Source extract -

# Charlotte NC Lumber



## Firefighter (Oct 21, 2010)

I am hoping that someone can tell me where to get lumber for a decent price in the Charlotte area. Woodcraft is the only place I know and I don't think the prices are too good. Thanks for the help.


----------



## sbryan55 (Dec 8, 2007)

When I see requests like this my general advise is to look on Craigslist to see if there are any hardwood deals posted. Here is a current listing for hardwood lumber in the materials section of Craigslist for the Charlotte area. There may be something there that will be of interest to you.

Deals on Craigslist do not come along every day but some good buys can be found with patience.


----------



## petemohr (Dec 11, 2009)

Check out:
http://www.ncwoodworker.net/

Lots of sources and lots of good people.

[Data extracted from a collection]

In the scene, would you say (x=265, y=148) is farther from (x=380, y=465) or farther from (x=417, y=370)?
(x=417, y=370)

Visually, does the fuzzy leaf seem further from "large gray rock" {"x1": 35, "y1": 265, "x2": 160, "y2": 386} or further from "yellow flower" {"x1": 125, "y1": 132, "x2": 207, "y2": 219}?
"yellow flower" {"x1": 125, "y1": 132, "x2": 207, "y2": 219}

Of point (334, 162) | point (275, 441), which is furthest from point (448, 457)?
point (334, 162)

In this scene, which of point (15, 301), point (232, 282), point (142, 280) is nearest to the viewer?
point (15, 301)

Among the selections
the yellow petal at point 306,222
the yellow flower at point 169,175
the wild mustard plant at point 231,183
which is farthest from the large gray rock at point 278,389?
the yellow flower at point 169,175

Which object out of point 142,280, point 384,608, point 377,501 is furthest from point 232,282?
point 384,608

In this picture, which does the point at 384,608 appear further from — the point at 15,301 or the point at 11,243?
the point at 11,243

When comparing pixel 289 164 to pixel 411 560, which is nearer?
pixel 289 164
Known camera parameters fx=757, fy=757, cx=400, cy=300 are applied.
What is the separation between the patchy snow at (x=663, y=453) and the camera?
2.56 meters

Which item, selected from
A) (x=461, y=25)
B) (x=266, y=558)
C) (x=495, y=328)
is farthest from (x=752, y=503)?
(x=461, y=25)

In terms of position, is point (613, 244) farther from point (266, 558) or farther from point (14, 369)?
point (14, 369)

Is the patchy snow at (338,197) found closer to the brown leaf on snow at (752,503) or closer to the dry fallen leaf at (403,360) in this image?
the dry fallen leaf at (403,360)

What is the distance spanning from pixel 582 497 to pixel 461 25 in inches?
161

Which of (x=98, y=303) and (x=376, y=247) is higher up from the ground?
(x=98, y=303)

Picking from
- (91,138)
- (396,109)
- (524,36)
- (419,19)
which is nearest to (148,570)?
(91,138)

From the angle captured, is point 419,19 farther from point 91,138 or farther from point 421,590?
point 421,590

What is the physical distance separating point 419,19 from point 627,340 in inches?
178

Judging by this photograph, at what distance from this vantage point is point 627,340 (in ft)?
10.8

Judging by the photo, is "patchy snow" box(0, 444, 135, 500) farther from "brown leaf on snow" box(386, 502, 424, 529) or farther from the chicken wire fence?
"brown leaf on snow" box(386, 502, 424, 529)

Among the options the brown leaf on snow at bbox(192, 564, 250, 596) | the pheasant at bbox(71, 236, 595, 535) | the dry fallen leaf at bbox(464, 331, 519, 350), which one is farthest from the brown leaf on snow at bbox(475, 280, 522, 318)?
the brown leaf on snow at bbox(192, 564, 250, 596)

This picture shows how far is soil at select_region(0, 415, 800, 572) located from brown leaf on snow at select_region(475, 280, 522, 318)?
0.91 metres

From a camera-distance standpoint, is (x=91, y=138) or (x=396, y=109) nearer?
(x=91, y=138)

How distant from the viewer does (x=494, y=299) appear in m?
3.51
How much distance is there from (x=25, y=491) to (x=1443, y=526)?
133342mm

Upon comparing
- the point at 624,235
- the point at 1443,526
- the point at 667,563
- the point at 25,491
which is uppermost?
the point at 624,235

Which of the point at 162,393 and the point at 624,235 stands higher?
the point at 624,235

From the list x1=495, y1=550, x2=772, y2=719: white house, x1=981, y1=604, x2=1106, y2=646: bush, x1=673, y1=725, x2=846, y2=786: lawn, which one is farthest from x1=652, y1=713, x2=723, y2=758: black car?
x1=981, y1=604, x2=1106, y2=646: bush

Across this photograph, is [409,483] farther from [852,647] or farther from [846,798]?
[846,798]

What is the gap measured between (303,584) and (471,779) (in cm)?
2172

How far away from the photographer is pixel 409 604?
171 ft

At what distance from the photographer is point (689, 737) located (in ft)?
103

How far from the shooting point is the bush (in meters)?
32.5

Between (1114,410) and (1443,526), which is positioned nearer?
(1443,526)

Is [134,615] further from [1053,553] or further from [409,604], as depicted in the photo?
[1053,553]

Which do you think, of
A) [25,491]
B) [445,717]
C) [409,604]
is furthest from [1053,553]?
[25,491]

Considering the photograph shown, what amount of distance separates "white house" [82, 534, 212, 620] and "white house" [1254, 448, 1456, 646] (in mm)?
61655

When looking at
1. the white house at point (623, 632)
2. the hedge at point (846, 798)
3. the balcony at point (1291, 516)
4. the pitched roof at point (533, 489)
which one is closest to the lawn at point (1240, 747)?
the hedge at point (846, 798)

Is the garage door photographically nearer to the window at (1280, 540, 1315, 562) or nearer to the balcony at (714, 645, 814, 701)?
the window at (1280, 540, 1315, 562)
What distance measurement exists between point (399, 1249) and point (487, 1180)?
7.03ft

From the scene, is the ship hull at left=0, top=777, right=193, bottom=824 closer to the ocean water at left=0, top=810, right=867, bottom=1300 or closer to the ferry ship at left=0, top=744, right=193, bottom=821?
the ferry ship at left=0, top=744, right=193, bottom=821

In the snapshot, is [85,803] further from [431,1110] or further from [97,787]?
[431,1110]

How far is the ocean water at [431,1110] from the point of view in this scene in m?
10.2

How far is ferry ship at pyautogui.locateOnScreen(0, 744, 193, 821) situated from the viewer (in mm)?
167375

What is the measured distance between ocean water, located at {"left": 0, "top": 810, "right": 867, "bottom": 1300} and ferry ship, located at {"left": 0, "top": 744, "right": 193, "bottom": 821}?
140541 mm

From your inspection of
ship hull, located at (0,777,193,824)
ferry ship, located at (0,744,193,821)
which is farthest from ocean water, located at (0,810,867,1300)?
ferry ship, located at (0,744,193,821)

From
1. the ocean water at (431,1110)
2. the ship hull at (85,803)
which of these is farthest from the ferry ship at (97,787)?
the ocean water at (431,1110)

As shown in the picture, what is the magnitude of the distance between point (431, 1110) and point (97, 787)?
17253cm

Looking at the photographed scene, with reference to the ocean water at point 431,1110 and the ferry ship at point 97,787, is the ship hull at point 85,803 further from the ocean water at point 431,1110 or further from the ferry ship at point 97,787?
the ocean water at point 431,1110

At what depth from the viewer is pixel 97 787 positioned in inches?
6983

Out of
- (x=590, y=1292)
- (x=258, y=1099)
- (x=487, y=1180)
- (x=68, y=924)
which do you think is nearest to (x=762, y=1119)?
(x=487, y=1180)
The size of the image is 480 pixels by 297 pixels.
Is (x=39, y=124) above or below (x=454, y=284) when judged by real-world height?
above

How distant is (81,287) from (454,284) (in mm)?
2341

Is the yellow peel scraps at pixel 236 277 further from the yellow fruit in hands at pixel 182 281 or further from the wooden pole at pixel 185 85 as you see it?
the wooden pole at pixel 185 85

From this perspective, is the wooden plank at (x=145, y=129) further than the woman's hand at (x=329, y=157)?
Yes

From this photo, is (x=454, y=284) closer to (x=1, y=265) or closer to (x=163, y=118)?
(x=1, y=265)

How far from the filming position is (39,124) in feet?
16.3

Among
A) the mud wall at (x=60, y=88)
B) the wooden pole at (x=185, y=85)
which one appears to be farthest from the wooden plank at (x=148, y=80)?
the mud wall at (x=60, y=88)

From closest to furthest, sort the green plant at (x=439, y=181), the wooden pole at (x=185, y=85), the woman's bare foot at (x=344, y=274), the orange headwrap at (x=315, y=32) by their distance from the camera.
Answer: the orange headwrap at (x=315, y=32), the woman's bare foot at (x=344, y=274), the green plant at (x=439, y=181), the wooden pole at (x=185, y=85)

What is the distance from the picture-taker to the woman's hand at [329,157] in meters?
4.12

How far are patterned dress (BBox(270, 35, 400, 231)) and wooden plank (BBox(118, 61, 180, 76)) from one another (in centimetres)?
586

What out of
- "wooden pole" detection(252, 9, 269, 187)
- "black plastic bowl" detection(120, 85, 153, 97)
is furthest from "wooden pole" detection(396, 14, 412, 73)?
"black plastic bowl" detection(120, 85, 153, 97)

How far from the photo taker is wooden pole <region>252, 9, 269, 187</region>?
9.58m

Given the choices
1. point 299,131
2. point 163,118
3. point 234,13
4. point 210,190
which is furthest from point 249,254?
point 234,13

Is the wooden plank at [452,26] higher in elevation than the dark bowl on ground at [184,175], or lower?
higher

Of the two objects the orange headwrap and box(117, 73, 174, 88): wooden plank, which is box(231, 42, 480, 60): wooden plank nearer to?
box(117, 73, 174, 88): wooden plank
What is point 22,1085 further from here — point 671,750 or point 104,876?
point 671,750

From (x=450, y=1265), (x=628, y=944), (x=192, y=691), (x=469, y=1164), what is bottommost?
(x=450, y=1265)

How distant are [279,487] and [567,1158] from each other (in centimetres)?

Things to do -
A - Quote the stretch of the Charlotte lumber thread from "I am hoping" through "interest to you.".
B - Continue the Charlotte lumber thread from where it stops.
The lines above are separate material and have no connection to the Charlotte lumber thread.

Written answers -
A -
I am hoping that someone can tell me where to get lumber for a decent price in the Charlotte area. Woodcraft is the only place I know and I don't think the prices are too good. Thanks for the help.


----------



## sbryan55 (Dec 8, 2007)

When I see requests like this my general advise is to look on Craigslist to see if there are any hardwood deals posted. Here is a current listing for hardwood lumber in the materials section of Craigslist for the Charlotte area. There may be something there that will be of interest to you.

B -
Kyle Edwards (Sawmill Inc) in Iron Station and Rick Dinardo (The Woodworkers Source) In Mooresville are good guys and have some good lumber at great prices.

pete


----------



## Bobmedic (Sep 24, 2010)

This is a great place to look. Lumber


----------



## Sawmillnc (Jan 14, 2010)

Thanks Pete!


----------



## DamnYankee (May 21, 2011)

I usually end up over at Wurth Wood Group off of Billy Graham on Morris Field Dr


----------



## bubinga (Feb 5, 2011)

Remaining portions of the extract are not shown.